The Council of Major Superiors of Women Religious () (CMSWR) is one of two associations of the leaders of congregations of Catholic women religious in the United States (the other being the Leadership Conference of Women Religious). , CMSWR includes the leaders of 112 religious congregations which have a total membership of approximately 5,700 women religious in the United States.

Established on 12 June 1992 with provisional approval by the Holy See's Congregation for Institutes of Consecrated Life and Societies of Apostolic Life, it obtained definitive approval on 26 October 1995 under the pontificate of Pope John Paul II.

The council's purpose is to promote collaboration and inter-communication among its members, participation, dialogue and education about the teaching of the Catholic Church on the religious life, unity with the Pope and cooperation with the United States Conference of Catholic Bishops.

CMSWR is one of four United States federations of institutes of consecrated life and societies of apostolic life that have received approval from the Holy See, the others being the Conference of Major Superiors of Men's Institutes USA, the Leadership Conference of Women Religious, and the US Conference of Secular Institutes.

History
In the 1980s, several religious communities saw the Leadership Conference of Women Religious, which had been established on December 12, 1959 under the name "Conference of Major Superiors of Women in the United States", as turning towards secular and political interests and as supporting dissent from the Church's teaching. They asked to be authorized to form a parallel association clearly loyal to the Magisterium, and the Holy See finally granted their request in 1992.

CMSWR members differ from those of the LCWR in having "major superiors" rather than "leaders" and in wearing recognizable religious habits. Their institutes have only 20% of the women religious of the United States, but they are younger, and growing in numbers.

According to the 2009 Study on Recent Vocations by the Center for Applied Research in the Apostolate, the average median age of nuns and sisters in CMSWR institutes was 60, compared with 74 for those in LCWR; among those joining CMSWR institutes only 15% were over 40, compared with 56% for LCWR institutes; 43% of the CMSWR institutes had at least 5 novices, compared with 9% of the LCWR institutes.

In January 2009, the Congregation for Institutes of Consecrated Life and Societies of Apostolic Life announced it would conduct an apostolic visitation of American women religious to examine their quality of life, ministries, and vocation efforts. The congregation under the leadership of Cardinal Franc Rode, appointed Superior General Mother Mary Clare Millea to oversee the visitation. The council welcomed the visitation and encouraged members to cooperate fully.

+++++

* STATED PROBLEM: Please state the date on which, according to the text on the women religious council, the council received definitive approval. The material after this point is separate from the text on the women religious council.

* MATERIAL:
+++++

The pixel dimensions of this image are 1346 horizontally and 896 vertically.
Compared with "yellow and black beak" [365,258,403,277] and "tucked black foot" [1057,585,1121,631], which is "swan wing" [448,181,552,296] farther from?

+++++

* FINAL RESULT: 26 October 1995